Photo par Nouvelles Calédoniennes

Paul Amey avait été présenté comme le grand favori du 21e Triathlon international de Nouméa. Hier, l’Anglais n’a pas usurpé sa réputation en doublant Patrick Vernay dans les derniers kilomètres pour s’offrir un succès bâti sur la maîtrise de son point fort : la course à pied
Il n’est pas sorti en tête de la natation, il n’a pas viré en premier en vélo, il n’est pas parti seul à pied. Mais après 1 heure, 49 minutes et quelques secondes, Paul Amey a coupé la ligne d’arrivée en vainqueur. Implacable loi du sport qui offre ses lauriers au plus fort alors que le cœur du public battait la chamade pour l’enfant du pays. Comme l’an dernier, Patrick Vernay aurait pu gagner. Mais comme l’an dernier, il n’y est pas arrivé. Quand le règlement bafoué l’avait privé des honneurs, c’est cette fois son physique qui l’a trahi.
En embuscade, Amey a ainsi longtemps patienté avant de tirer le dernier. Une foulée de plus en plus allongée, alors que le pas du Calédonien se faisait lourd, et il est inexorablement revenu sur Vernay. Avec le Néo-Zélandais Clark Ellice en poisson pilote, il l’a usé mentalement pour le rejoindre au dernier demi-tour, avant de le déposer en repartant vers l’aquarium. Les spectateurs ont eu beau crier, applaudir, hurler, Vernay n’avait plus les jambes, ni le souffle, pour remonter. Même plus pour résister à Ellice qui le doublait lui aussi, lui soufflant la deuxième place.

Terrible finisseur
Dommage, vraiment dommage.

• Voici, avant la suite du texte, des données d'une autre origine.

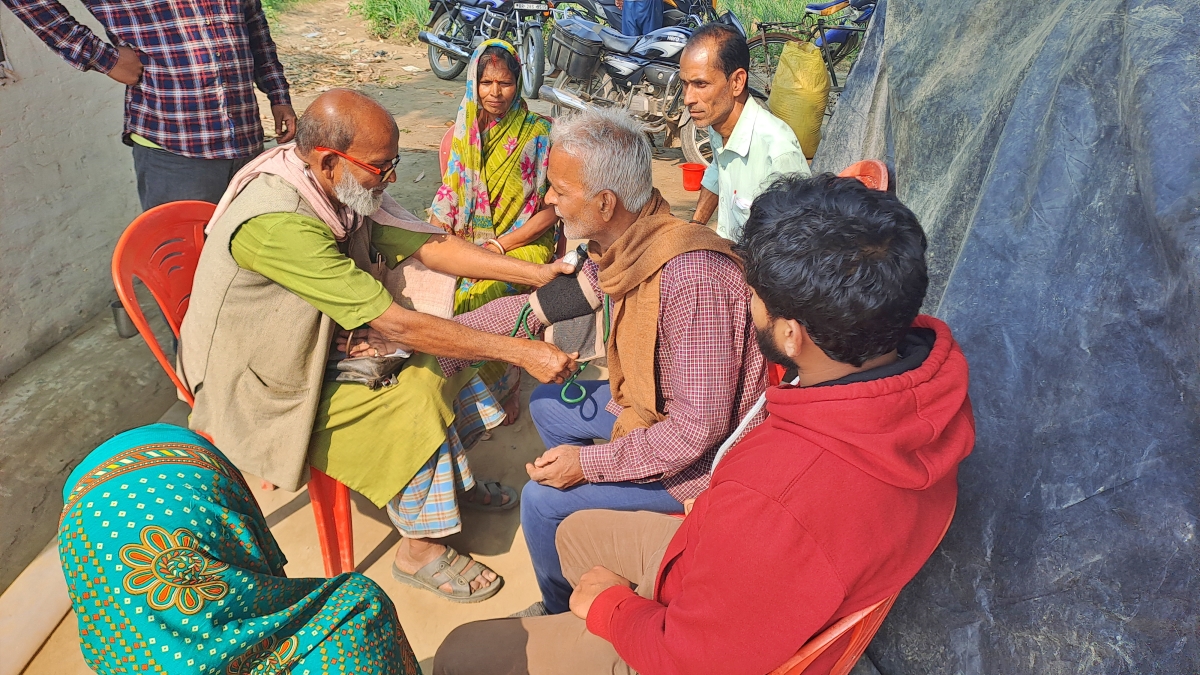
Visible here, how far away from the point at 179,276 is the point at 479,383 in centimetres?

Si le laxisme des arbitres et l’abus du drafting par ses concurrents l’avaient privé de victoire l’an dernier, c’est cette fois l’Ironman de Port Macquarie, il y a trois semaines, qui lui ôte une troisième victoire dans la course de son cœur. Émoussé,Vernay a pourtant tenu à faire le spectacle en se portant rapidement aux avant-postes. Dans le deuxième groupe au sortir de la natation, il s’est vite porté en tête de la course à vélo. Creusant ainsi l’écart pour rallier le parc avec une minute d’avance. Bien mais, donc, pas suffisant pour éviter le retour d’Amey et d’Ellice. Trente secondes de plus auraient suffi pour s’imposer. Où aurait-il pu les prendre ? Pas en natation, ce n’est pas son point fort. En vélo ? C’est évidemment là qu’il faut chercher. Vernay n’a pourtant jamais relâché son effort, accélérant dans les bosses. Mais sans doute pas assez. Ah ! Port Macquarie... Mais allez, on ne va tout de même lui reprocher d’avoir flirté avec la première place en Australie et d’y avoir composté son billet pour la finale de Hawaï au détriment d’un troisième succès à la maison.
Vernay sur tous les fronts. Le plus beau était au début du mois. Celui d’hier aurait rajouté à son palmarès une ligne supplémentaire. Mais à tout prendre, soyez certains que l’insatiable compétiteur qu’il est s’est déjà fait une raison. Et quand bien même il s’était aligné au top de sa forme, frais comme un tazar, aurait-il pu contenir le retour de Paul Amey ? L’expérience du Britannique sur l’exercice de la courte distance (1,5 km de natation, 40 km de vélo, 10 km de course à pied) en fait un terrible finisseur. Il l’a prouvé hier.
Et ce qui ne fut jamais une promenade en est, tout d’un coup, devenue une.

Meunier va plus vite
Bénédicte Meunier est enfin passée sous la barre des 2 h 10 min. sur un triathlon courte distance. Elle a désormais les cheveux courts et la distance, courte, lui sied mieux qu’avant. Heureuse d’être la meilleure Calédonienne l’année dernière, elle se disait toutefois déçue de ne pas faire un bon temps. Hier, son chrono s’est arrêté sur 2 h 08 minutes. Neuf minutes de bonification en un an. Enorme ! Ravie, « Béné » a embrassé son papa de directeur de course, puis a sagement répondu aux questions de la presse. Lâchant pour commencer un « c’est que du bonheur », enchaînant avec un « quelle perf », analysant sa course en reconnaissant son « coup au moral » en voyant les trois Australiennes la décrocher très vite à vélo, mais terminant par sa « fierté d’avoir tenu bon » et de terminer au pied du podium. Pas si loin que ça du trio international finalement. Bénédicte s’est également projetée dans un futur pas si lointain. Les championnats de France des moins de 23 ans approchent vite. Le 27 mai, à Rennes, la jeune licenciée en biologie jouera une nouvelle carte. « La plus importante de la saison » a-t-elle confié.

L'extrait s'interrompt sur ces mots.